- [Written request A]:
List every kind of word that the blog post on revision mentions cutting.
- [Written request B]:
In the blog post on revision, what is dismantling a work of art and then trying to re-form it compared to?
- [Written request C]:
Transcribe the stretch of the blog post on revision from "Friday, March 05, 2010" through "the work, intended.".

- [Excerpt provided]:
☆ ☆ ☆ ☆ ☆
Friday, March 05, 2010

Chop Shop

Don't explain why it works; explain how you use it.
~Steven Brust
***
When is it too much?

When is too much cutting during revision, too much? Yesterday we talked about how important revision is, whether a short story, a poem or a novel; whether it is fiction or non-fiction.  But is there a point where you chop it to pieces, then read your work and wonder, “Who wrote this?”

After you’ve cut out too many adverbs and adjectives, you’ll move on to the modifiers and prepositions and then your left with, gibberish? You can’t cut a piece to bits. You need to keep the voice that you, the writer of the work, intended.

Around the writing circles, questions are asked and sometimes I need more than a brief email to say, “Don’t cut the dickens out of it! A revision is fixing what is broke, not tearing a piece up only to try and put it back together again.”

We can not dismantle our work of art and then try to re-form it. That is like painting over an already dried painting. You’ll see right through. You’ll see something magical underneath but facing you is abstract nothingness at the surface.
☆ ☆ ☆ ☆ ☆
(Excerpts of spatial question data)
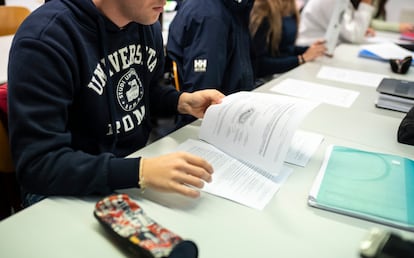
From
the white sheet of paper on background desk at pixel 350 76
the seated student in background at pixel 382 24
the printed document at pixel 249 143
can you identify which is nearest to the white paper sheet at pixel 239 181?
the printed document at pixel 249 143

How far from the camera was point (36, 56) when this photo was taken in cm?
75

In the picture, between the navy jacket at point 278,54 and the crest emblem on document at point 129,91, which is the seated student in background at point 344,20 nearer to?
the navy jacket at point 278,54

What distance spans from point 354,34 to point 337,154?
5.29 ft

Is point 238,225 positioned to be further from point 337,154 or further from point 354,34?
point 354,34

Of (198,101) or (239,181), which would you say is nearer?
(239,181)

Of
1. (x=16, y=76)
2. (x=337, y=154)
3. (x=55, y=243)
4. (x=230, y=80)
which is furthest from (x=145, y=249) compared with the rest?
(x=230, y=80)

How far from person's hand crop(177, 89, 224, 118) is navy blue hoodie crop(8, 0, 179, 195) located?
0.38ft

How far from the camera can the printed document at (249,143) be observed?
0.77m

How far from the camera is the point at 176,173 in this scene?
2.29 ft

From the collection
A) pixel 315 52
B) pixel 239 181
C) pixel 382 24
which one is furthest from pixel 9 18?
pixel 382 24

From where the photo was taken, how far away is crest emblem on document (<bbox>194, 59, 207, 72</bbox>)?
51.9 inches

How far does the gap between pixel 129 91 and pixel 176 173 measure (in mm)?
388

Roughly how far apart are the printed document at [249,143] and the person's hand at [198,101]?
0.21 ft

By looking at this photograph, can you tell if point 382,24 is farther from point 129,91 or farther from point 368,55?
point 129,91
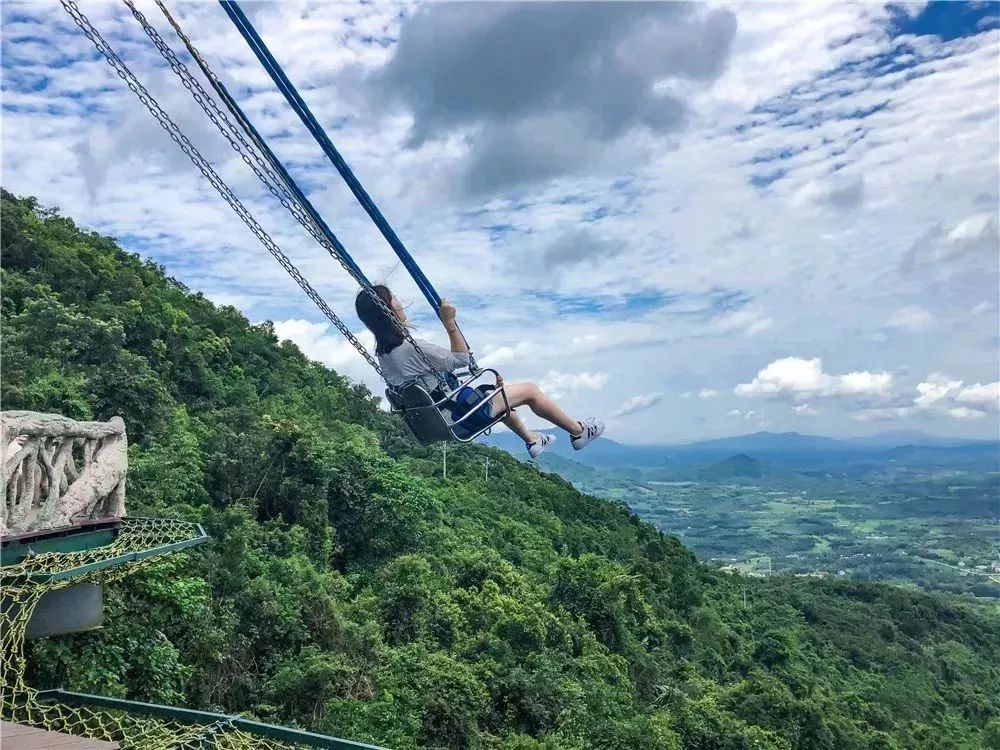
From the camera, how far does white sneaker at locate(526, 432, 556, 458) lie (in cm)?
588

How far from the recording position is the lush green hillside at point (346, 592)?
8.85m

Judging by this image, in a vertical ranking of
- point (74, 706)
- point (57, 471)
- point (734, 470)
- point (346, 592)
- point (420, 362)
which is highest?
point (420, 362)

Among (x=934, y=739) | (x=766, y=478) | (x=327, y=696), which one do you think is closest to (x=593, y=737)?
(x=327, y=696)

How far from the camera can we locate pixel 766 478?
163250 mm

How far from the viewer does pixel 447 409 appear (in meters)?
5.41

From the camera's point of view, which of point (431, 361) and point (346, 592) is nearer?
point (431, 361)

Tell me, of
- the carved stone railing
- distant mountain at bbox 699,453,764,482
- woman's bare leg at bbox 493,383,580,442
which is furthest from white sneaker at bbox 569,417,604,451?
distant mountain at bbox 699,453,764,482

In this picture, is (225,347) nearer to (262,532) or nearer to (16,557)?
(262,532)

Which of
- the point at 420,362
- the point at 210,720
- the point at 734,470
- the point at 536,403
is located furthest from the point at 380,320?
the point at 734,470

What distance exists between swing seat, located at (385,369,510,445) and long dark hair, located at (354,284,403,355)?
31cm

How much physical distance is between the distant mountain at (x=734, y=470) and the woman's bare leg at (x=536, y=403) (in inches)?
6337

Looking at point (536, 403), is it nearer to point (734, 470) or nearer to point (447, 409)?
point (447, 409)

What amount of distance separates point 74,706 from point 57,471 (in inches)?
68.4

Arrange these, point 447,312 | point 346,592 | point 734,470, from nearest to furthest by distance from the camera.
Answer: point 447,312
point 346,592
point 734,470
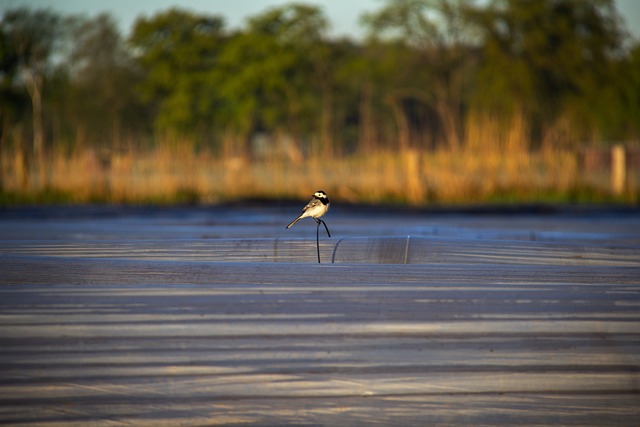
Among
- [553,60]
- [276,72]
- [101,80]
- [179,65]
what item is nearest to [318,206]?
[553,60]

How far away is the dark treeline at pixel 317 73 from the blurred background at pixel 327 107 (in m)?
0.10

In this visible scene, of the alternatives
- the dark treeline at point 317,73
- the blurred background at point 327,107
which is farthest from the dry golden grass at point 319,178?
the dark treeline at point 317,73

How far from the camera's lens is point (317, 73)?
48000 mm

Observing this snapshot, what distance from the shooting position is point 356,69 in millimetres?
45469

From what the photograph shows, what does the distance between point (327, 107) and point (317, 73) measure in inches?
101

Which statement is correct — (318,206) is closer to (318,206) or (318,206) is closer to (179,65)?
(318,206)

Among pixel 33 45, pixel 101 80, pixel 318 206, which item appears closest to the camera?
pixel 318 206

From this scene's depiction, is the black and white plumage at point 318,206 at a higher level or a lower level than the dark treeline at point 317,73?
lower

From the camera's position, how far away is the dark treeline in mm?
35812

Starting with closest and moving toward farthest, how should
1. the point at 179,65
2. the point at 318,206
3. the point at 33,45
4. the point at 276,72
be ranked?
1. the point at 318,206
2. the point at 33,45
3. the point at 276,72
4. the point at 179,65

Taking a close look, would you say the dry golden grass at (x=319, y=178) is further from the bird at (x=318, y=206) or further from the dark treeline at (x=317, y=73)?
☆ ☆ ☆ ☆ ☆
- [Final answer A]:
adverbs, adjectives, modifiers, prepositions

- [Final answer B]:
Painting over an already dried painting.

- [Final answer C]:
Friday, March 05, 2010

Chop Shop

Don't explain why it works; explain how you use it.
~Steven Brust
***
When is it too much?

When is too much cutting during revision, too much? Yesterday we talked about how important revision is, whether a short story, a poem or a novel; whether it is fiction or non-fiction.  But is there a point where you chop it to pieces, then read your work and wonder, “Who wrote this?”

After you’ve cut out too many adverbs and adjectives, you’ll move on to the modifiers and prepositions and then your left with, gibberish? You can’t cut a piece to bits. You need to keep the voice that you, the writer of the work, intended.